▶ Extract provided

1938 Filipino kundiman

"Dahil sa Iyo" is a 1938 song written for the film Bituing Marikit by Miguel "Mike" Velarde Jr. (1913–1986) and sung by Rogelio de la Rosa. A version with English-Tagalog lyrics, recorded in 1964, was a hit in the United States and continues to be popular in Filipino communities on American soil.

According to notes by Tom Spinosa who wrote one of the multiple sets of English lyrics, while Mike Velarde Jr. owns the copyright, the song was written by Mike's father (also Mike Velarde) in 1936.

One of the most popular examples of the kundiman genre, this "classic Filipino love song" with original Tagalog lyrics has been translated into different languages. The languages it was translated in include English, Spanish, Japanese, Chinese, and other local languages of the Philippines.

▶ Exercise directions
Extract the full text about the song "Dahil sa Iyo" word for word, from its header to its final sentence. The lines after this point are separate material, unrelated to the text about "Dahil sa Iyo."

▶ Entries provided

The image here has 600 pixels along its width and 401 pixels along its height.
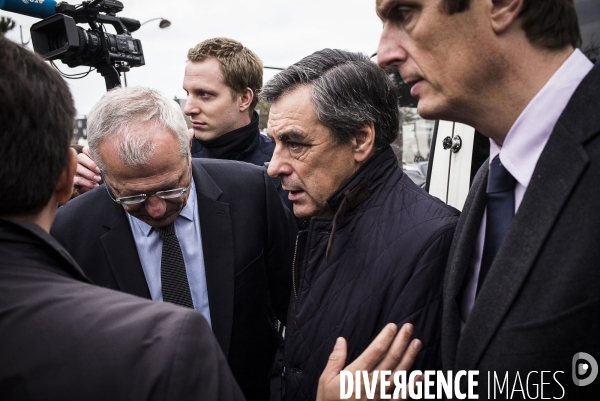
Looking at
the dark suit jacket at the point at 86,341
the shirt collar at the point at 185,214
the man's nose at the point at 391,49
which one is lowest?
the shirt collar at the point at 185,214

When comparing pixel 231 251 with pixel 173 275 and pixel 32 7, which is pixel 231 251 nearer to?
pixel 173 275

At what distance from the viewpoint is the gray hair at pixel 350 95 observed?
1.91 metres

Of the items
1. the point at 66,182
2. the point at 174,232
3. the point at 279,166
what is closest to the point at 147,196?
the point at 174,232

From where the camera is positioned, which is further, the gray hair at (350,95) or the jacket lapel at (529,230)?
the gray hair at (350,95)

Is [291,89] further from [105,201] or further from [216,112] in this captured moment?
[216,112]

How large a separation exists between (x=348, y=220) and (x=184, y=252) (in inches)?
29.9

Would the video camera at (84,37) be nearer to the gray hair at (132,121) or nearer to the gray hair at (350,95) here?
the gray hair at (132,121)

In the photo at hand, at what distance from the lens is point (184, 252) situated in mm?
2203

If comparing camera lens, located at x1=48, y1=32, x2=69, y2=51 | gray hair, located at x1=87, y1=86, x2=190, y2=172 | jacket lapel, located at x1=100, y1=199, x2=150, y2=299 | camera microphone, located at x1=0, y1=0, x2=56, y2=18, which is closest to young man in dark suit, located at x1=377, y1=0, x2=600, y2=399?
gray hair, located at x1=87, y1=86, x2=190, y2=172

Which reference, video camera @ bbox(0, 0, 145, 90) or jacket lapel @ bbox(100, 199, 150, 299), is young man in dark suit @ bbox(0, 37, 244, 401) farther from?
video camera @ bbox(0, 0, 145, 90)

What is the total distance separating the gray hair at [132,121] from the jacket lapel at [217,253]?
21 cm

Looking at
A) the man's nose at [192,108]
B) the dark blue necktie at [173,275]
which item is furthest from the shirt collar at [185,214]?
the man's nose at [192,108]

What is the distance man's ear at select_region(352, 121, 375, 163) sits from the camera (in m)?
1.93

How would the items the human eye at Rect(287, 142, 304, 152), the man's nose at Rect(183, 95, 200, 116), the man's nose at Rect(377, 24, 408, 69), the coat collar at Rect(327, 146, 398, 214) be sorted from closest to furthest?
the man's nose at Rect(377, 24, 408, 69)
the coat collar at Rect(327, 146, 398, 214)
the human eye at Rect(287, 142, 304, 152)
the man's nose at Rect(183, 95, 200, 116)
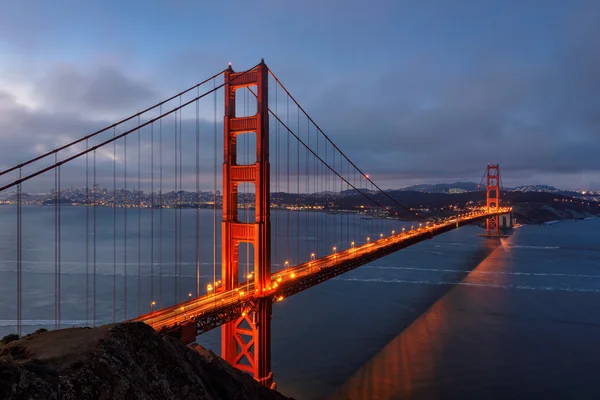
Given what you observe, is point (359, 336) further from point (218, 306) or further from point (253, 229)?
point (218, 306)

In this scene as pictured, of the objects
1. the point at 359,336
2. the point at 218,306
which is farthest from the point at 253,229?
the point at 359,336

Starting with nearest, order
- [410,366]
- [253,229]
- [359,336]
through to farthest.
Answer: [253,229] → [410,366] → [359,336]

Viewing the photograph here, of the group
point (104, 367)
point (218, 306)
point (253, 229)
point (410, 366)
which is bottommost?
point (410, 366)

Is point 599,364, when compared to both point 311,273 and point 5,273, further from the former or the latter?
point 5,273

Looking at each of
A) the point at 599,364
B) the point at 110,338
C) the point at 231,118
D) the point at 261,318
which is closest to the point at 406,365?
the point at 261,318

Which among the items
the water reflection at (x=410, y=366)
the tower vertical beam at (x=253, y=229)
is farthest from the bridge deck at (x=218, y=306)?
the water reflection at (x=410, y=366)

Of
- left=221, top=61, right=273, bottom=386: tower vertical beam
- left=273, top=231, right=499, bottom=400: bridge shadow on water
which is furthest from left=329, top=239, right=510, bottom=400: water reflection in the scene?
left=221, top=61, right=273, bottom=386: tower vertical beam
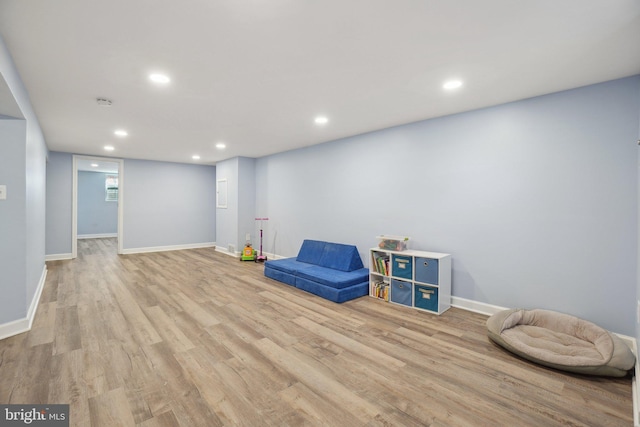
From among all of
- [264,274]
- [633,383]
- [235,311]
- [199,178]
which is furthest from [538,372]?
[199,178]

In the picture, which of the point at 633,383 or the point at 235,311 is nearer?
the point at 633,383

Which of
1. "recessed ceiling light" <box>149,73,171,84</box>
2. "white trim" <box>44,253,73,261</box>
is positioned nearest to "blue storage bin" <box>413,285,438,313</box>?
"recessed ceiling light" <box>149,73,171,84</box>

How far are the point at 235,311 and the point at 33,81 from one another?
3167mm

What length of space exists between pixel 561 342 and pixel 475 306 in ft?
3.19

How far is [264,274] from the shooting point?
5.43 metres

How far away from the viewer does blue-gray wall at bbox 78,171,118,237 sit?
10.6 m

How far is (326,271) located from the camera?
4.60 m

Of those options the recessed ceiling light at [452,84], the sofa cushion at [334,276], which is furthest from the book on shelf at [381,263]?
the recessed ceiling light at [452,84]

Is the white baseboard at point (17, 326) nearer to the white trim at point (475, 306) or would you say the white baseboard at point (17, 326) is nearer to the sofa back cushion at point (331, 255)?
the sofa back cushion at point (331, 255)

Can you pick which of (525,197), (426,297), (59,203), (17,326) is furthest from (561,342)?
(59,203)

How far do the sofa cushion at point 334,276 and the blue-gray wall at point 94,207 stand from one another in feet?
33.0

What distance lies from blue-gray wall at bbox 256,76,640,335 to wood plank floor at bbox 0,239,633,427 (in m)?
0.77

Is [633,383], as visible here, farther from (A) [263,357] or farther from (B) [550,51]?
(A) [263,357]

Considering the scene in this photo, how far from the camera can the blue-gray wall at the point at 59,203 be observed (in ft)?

* * *

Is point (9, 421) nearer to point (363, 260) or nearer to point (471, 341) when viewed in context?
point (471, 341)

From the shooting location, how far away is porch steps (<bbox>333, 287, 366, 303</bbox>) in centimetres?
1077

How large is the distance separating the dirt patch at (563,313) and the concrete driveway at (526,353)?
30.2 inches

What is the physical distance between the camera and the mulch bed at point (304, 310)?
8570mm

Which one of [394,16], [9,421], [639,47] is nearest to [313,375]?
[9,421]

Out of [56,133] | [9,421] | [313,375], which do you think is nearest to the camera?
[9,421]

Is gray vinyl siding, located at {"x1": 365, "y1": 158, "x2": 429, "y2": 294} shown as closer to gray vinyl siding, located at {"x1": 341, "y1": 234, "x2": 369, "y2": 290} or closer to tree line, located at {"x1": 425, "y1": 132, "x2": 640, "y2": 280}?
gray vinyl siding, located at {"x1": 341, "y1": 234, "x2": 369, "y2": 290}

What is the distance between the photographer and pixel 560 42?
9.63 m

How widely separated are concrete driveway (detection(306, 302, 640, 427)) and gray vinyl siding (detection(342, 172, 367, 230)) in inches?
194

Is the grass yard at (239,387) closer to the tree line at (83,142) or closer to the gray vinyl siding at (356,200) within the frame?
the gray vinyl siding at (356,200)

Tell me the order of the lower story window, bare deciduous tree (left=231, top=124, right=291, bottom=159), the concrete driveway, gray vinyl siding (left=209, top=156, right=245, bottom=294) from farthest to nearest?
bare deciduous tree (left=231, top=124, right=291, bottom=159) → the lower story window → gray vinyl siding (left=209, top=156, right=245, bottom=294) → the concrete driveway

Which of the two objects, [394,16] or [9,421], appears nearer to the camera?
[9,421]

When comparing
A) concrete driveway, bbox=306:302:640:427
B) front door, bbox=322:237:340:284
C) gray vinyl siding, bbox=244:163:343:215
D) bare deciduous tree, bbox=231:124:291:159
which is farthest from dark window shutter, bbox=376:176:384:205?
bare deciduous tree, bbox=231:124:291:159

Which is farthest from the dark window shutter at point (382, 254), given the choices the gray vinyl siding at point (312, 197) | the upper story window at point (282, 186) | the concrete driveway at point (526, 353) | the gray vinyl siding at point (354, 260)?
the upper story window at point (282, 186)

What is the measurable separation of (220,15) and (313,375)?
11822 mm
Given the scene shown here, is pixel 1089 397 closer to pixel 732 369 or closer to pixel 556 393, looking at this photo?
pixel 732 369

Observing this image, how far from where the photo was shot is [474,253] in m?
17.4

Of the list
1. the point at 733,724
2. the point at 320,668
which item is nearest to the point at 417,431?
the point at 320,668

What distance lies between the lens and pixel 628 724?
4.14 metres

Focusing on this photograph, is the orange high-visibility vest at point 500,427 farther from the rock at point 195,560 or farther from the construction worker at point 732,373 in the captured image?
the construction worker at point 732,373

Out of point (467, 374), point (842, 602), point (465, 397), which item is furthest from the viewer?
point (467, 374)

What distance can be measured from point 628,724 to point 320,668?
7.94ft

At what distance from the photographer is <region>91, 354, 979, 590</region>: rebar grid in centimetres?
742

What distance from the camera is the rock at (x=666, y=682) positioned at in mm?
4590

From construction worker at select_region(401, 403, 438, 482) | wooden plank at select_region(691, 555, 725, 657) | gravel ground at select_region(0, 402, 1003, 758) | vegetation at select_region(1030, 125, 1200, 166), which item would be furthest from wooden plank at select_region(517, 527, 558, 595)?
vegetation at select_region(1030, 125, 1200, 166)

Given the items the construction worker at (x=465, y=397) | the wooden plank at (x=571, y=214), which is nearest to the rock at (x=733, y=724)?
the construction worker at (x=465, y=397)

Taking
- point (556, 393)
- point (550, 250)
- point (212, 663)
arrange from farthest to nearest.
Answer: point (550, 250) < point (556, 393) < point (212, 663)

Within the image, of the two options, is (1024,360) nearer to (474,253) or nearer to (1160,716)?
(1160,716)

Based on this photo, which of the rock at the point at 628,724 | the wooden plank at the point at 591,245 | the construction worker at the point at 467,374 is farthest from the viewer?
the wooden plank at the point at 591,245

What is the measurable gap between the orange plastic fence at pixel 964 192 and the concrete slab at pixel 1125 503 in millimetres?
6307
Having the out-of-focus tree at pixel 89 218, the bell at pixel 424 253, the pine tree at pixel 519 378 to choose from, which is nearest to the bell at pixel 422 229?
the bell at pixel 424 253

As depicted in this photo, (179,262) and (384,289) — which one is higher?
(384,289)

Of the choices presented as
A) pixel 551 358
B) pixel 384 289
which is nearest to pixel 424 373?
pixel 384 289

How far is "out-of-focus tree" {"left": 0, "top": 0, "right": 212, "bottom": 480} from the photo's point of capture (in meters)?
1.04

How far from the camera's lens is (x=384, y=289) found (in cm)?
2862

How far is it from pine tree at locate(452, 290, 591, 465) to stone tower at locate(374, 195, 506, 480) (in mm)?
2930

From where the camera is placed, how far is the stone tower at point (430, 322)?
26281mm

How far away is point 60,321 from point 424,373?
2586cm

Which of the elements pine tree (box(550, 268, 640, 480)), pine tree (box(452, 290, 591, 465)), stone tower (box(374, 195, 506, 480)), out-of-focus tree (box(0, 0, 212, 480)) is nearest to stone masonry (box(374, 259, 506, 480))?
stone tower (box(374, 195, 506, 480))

...

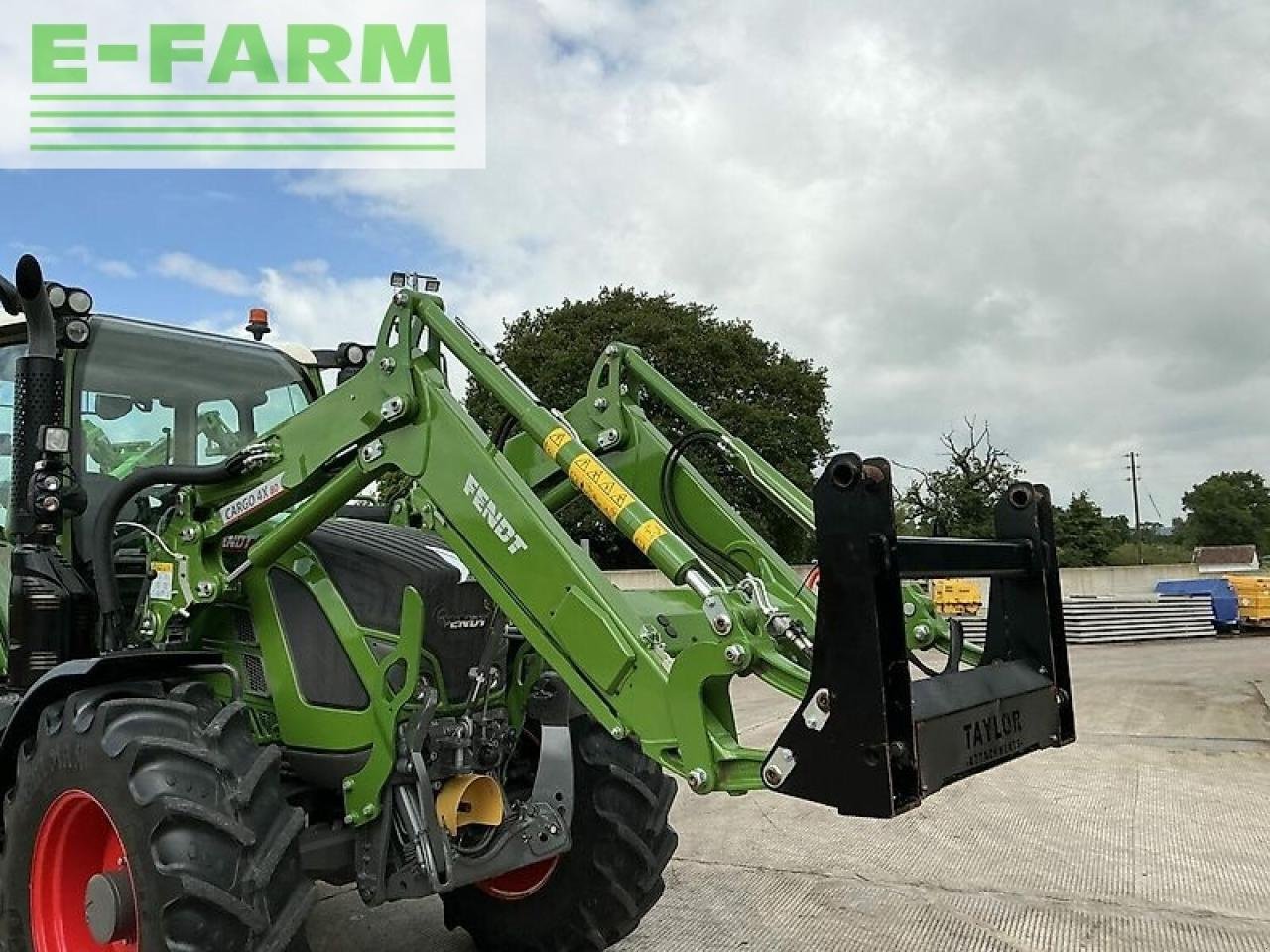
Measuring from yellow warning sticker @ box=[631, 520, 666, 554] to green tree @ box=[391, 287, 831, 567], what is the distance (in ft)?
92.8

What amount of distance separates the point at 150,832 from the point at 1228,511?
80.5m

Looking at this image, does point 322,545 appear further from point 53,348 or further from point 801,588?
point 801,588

▶ Solution
1938 Filipino kundiman

"Dahil sa Iyo" is a 1938 song written for the film Bituing Marikit by Miguel "Mike" Velarde Jr. (1913–1986) and sung by Rogelio de la Rosa. A version with English-Tagalog lyrics, recorded in 1964, was a hit in the United States and continues to be popular in Filipino communities on American soil.

According to notes by Tom Spinosa who wrote one of the multiple sets of English lyrics, while Mike Velarde Jr. owns the copyright, the song was written by Mike's father (also Mike Velarde) in 1936.

One of the most popular examples of the kundiman genre, this "classic Filipino love song" with original Tagalog lyrics has been translated into different languages. The languages it was translated in include English, Spanish, Japanese, Chinese, and other local languages of the Philippines.